**PROBLEM TO WORK ON**
Copy the lines below verbatim, beginning with the line that includes "From the image, does" and continuing to the end; leave out everything before it.

-- START OF SOURCE DATA --

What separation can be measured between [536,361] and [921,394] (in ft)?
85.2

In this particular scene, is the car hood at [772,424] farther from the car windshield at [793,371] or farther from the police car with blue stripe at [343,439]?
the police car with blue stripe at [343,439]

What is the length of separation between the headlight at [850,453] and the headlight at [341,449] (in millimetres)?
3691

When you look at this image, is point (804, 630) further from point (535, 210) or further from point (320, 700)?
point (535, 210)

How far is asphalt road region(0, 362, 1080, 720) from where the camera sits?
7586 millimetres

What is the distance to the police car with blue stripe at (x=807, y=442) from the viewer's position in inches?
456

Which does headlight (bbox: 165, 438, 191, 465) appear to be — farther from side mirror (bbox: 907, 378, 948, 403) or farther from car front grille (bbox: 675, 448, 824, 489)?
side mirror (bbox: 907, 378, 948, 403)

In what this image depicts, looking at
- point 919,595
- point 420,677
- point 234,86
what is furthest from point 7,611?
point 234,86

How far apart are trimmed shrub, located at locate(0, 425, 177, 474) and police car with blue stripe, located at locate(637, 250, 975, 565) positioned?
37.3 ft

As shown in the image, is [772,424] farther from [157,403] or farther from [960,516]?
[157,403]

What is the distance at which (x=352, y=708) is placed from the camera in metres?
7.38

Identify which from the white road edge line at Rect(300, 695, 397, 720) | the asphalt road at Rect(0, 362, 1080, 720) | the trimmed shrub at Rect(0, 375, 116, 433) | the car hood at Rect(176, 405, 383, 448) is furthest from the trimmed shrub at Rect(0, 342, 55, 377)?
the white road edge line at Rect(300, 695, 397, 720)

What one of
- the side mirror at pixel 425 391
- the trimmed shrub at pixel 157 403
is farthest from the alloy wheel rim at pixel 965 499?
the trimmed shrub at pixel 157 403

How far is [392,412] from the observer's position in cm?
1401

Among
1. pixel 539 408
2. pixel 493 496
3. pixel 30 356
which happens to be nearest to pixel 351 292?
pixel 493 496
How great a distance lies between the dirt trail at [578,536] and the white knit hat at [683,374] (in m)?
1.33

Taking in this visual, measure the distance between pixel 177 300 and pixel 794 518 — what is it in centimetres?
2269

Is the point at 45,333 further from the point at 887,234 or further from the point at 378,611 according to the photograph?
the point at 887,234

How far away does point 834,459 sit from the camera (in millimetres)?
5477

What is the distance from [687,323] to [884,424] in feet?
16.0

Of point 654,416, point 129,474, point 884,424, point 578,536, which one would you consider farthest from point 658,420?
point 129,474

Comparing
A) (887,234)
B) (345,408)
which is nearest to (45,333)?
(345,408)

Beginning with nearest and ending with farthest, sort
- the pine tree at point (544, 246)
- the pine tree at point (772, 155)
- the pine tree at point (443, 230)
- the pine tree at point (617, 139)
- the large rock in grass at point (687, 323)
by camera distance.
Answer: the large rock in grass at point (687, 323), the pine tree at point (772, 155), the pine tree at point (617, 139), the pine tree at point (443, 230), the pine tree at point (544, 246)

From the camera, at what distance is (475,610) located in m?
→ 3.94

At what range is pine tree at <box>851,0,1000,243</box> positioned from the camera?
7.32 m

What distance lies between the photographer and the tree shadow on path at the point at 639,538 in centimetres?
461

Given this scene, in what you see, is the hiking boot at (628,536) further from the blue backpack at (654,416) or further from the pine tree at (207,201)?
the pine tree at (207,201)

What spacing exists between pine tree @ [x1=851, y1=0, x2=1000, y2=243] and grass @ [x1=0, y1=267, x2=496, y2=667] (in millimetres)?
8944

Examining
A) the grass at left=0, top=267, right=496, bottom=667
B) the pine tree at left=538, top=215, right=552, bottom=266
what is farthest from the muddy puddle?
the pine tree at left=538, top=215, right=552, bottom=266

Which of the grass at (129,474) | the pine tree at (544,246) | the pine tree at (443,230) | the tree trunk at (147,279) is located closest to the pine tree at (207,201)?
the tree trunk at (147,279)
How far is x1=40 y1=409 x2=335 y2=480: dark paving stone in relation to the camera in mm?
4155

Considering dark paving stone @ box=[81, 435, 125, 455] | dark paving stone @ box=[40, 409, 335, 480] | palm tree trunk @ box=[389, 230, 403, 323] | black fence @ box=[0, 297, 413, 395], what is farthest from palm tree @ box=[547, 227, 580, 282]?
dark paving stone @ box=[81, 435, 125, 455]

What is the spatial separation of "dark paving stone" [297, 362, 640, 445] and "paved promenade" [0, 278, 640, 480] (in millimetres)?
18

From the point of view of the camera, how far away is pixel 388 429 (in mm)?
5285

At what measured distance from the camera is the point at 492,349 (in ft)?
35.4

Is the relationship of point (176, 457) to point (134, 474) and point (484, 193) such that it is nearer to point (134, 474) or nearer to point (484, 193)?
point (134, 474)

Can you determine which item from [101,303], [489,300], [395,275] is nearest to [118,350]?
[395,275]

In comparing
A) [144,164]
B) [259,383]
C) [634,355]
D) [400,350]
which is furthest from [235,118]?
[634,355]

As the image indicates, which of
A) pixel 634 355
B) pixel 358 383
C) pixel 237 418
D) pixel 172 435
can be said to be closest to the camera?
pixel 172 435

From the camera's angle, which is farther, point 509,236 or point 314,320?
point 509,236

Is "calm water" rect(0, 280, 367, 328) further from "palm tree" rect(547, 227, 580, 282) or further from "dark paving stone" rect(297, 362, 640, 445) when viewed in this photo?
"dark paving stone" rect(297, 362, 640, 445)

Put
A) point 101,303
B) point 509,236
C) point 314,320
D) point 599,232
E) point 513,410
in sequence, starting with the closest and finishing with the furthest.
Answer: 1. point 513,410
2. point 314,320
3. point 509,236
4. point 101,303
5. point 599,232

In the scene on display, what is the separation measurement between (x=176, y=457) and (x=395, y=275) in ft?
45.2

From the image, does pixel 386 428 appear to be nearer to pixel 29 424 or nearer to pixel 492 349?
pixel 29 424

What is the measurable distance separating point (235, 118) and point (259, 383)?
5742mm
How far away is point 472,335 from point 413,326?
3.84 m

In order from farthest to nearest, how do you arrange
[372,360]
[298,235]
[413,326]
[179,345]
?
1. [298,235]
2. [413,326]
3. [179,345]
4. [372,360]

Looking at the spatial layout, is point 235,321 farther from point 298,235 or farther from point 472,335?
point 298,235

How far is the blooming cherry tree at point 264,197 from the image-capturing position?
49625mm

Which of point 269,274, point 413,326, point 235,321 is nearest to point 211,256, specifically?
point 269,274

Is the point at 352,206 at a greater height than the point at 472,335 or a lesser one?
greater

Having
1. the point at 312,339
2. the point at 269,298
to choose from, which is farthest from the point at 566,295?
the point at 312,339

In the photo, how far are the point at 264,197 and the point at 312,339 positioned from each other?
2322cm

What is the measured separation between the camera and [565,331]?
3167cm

-- END OF SOURCE DATA --

**SOLUTION FOR THIS TASK**
From the image, does pixel 386 428 appear to be nearer to pixel 29 424 or nearer to pixel 492 349?
pixel 29 424

What is the measurable distance separating point (235, 118) and point (259, 383)?
5742mm
How far away is point 472,335 from point 413,326?
3.84 m

In order from farthest to nearest, how do you arrange
[372,360]
[298,235]
[413,326]
[179,345]
?
1. [298,235]
2. [413,326]
3. [179,345]
4. [372,360]

Looking at the spatial layout, is point 235,321 farther from point 298,235 or farther from point 472,335?
point 298,235

How far is the blooming cherry tree at point 264,197 from the image-capturing position?
49625mm

Which of point 269,274, point 413,326, point 235,321 is nearest to point 211,256, specifically?
point 269,274

Is the point at 352,206 at a greater height than the point at 472,335 or a lesser one?
greater

Having
1. the point at 312,339
2. the point at 269,298
to choose from, which is farthest from the point at 566,295?
the point at 312,339

In the photo, how far are the point at 264,197 and the point at 312,339 positioned from each other?
2322cm

What is the measured separation between the camera and [565,331]?
3167cm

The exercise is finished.